Entrepreneurs: Batten down the hatches - winter is coming
Gugu Mjadu, spokesperson for the 2017 Entrepreneur of the Year® competition sponsored by Sanlam and BUSINESS/PARTNERS, says that often, only entrepreneurs operating within sectors that are impacted by the different seasons, such as tourism, think they are at risk of seasonal fluctuations, but this isn’t always the case.
“Almost all small businesses will experience seasonal fluctuations throughout the year as the business goes through its business cycle, and these peak and quiet periods will be determined by different factors depending on the sector within which the business operates and the market they service.
“If entrepreneurs don’t exercise vigilance year-round to this cycle, and plan accordingly for their so-called dry-season, the business can run into cash flow problems,” says Mjadu.
She points to the 2016 State of South African Small Business report, released by World Wide Worx, which revealed that 38% of small business owners reported experiencing unexpected cash flow issues. One of the reasons for this was attributed to an unforeseen slump in sales.
While an entrepreneur will from time to time experience a slowdown in their business for reasons out of their control, often trends can be identified in advance, and plans can be developed to minimise the impact of these slumps, says Mjadu.

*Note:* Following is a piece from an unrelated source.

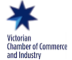 vcci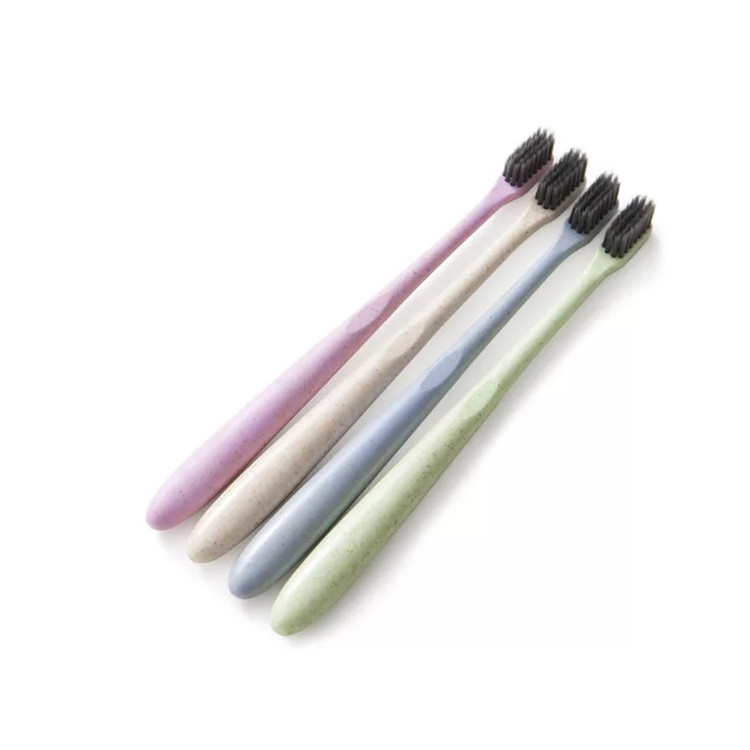 Greenhouses China Sex Toys Custom Kid Toothbrush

“Similar to businesses, consumers are also impacted by seasonality and are prone to spend money more during specific times of the year. For instance, a retailer business will experience a peak in revenue leading up to Christmas, but less so at the start of the year while consumers recover from their spending hangover. Similarly, those offering business-to-business services will likely see a drop towards the end of the year as their clients go into holiday mode.
“By analysing and understanding a business’ seasonal cycle, as well as their customer’s behavioural and spending habits, can assist entrepreneurs in compiling a comprehensive cash flow forecast to match these identified patterns.”
When developing the cash flow forecast, an entrepreneur should record all incoming and outgoing funds. “The cash flow forecast should cover sales, payments on credit, inventory and any other effective items, such as debt repayment. In order for the forecast to be most accurate, it should be reviewed on a monthly basis as this will allow for the implementation of emergency contingency plans should the forecast look weak for the upcoming months,” concludes Mjadu.